* **Text passage**
On Sat, 25 Jan 2025 at 01:26, Shane Curcuru <a...@shanecurcuru.org> wrote:
>
> sebb wrote on 1/24/25 8:04 PM:
> > On Sat, 25 Jan 2025 at 00:45, Shane Curcuru <a...@shanecurcuru.org> wrote:
> >>
> >> sebb wrote on 1/24/25 6:39 PM:
> >>> On Fri, 24 Jan 2025 at 20:01, <curc...@apache.org> wrote:
> ...snip...
>
> > Then use codesign -f -s, for example:
> > sudo codesign -s "Cert Name" -f
> > /opt/homebrew/opt/passenger/libexec/buildout/apache2/mod_passenger.so\
>
> Yup, I followed similar advice (below), but that codesign gives me an
> error that the module is already signed, so fails.

The -f flag overrides any existing certificate.

Note also the you don't need to run a server or passenger to test most
cgi scripts.
They can be run on the command-line.
Redirect output to an HTML file and then open that.

You might need to pass in some environment variables, e.g.

* **Exercise**
Please answer from the email reply above: what does the -f flag do?

* **Extracted records**
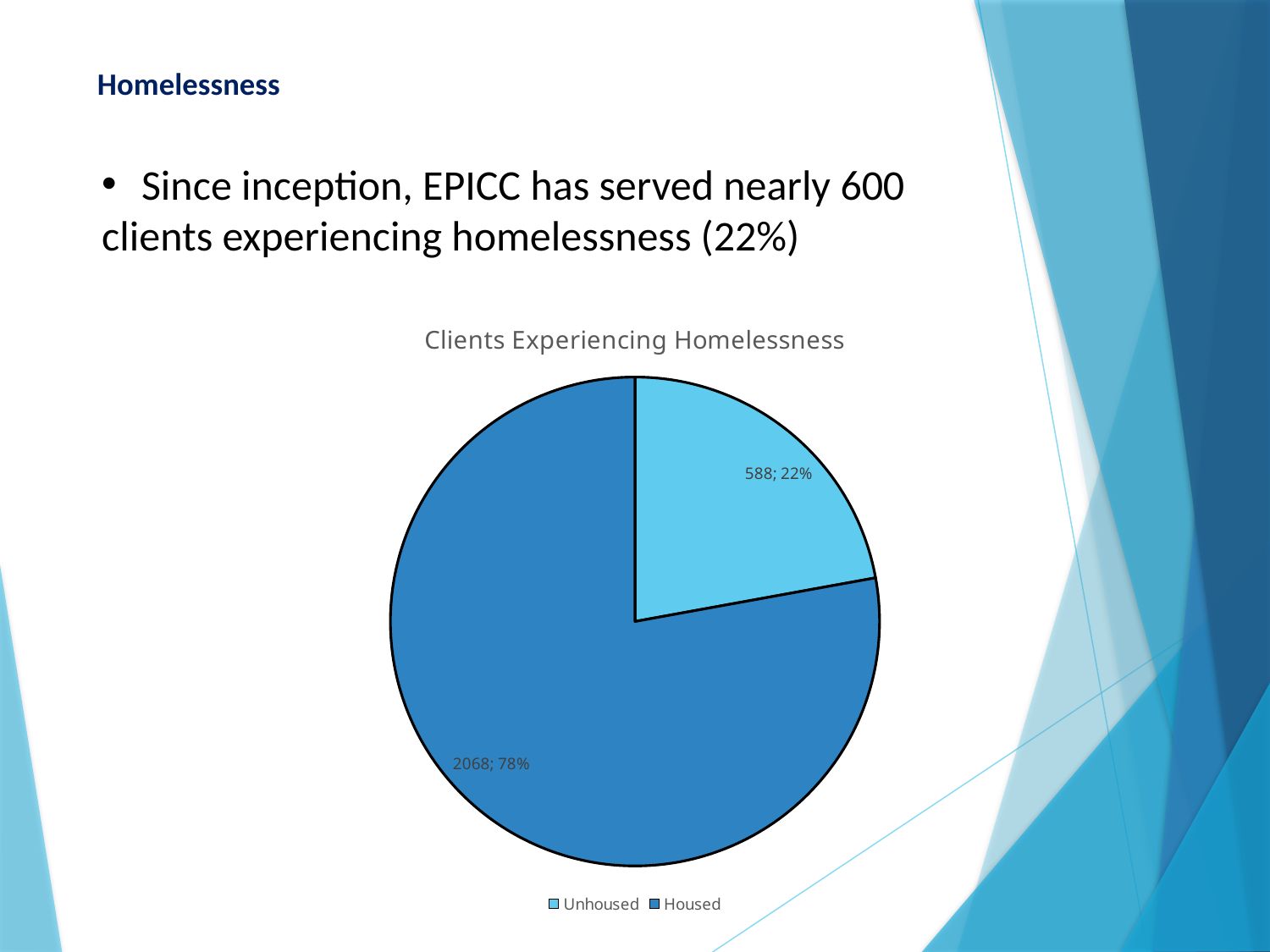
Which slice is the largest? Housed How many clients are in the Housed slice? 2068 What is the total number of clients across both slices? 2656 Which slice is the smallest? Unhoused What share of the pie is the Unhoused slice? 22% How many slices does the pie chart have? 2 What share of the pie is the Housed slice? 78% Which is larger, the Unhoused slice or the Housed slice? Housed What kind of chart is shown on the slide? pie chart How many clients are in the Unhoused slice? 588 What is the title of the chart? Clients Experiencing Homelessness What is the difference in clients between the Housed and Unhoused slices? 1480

* * *

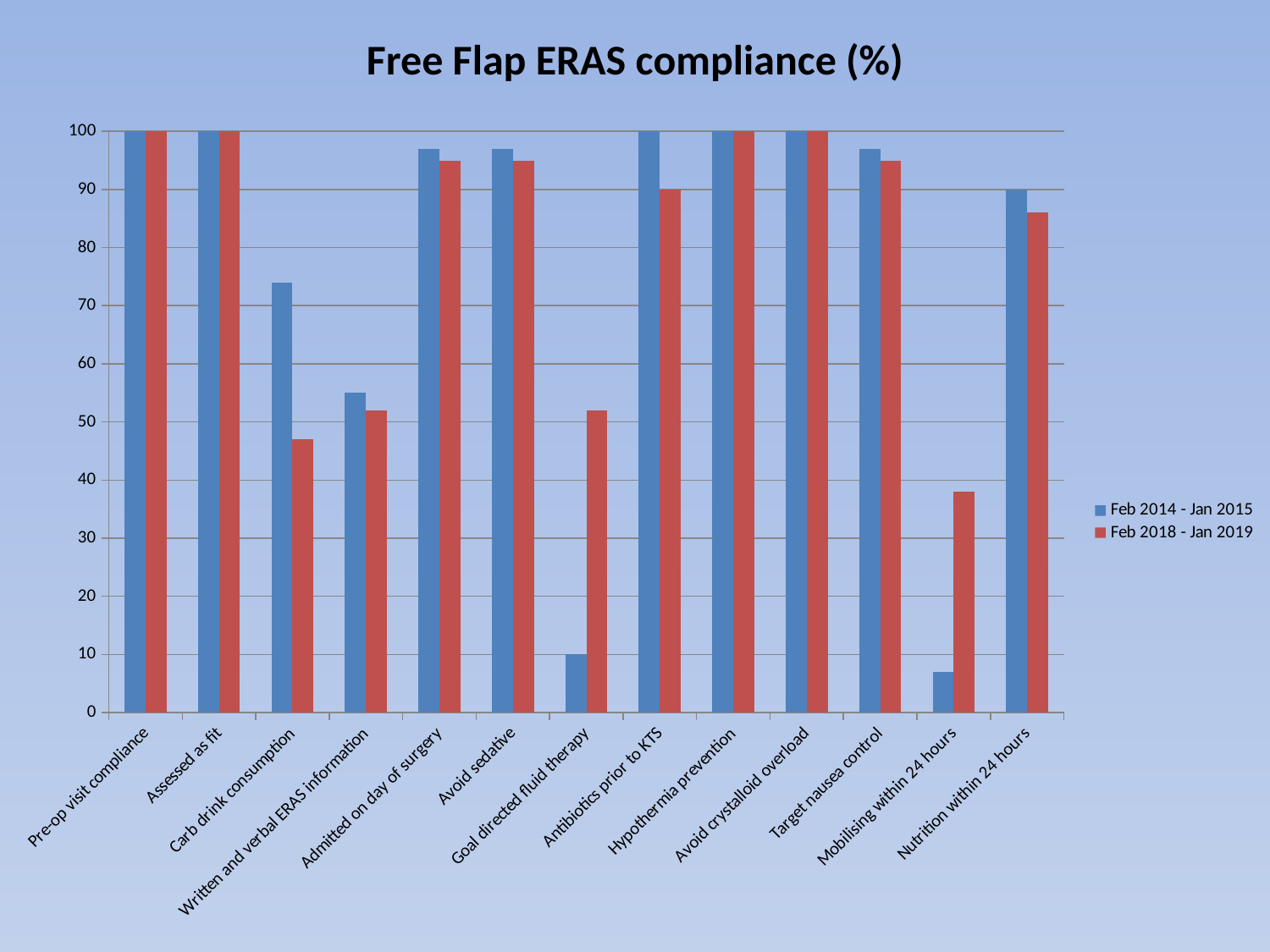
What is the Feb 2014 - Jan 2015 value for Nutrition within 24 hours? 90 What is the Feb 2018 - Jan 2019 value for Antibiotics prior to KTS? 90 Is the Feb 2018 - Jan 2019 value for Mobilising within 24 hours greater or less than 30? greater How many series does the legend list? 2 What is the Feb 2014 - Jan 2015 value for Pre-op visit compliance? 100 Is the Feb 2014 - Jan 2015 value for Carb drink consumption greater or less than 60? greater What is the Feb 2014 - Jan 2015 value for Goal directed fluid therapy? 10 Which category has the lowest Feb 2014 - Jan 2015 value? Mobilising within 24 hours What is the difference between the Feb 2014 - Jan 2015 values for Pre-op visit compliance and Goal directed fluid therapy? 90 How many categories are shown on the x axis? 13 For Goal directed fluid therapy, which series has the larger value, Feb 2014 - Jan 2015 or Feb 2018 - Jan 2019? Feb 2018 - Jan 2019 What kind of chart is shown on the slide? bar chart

* **Exercise output**
It overrides any existing certificate.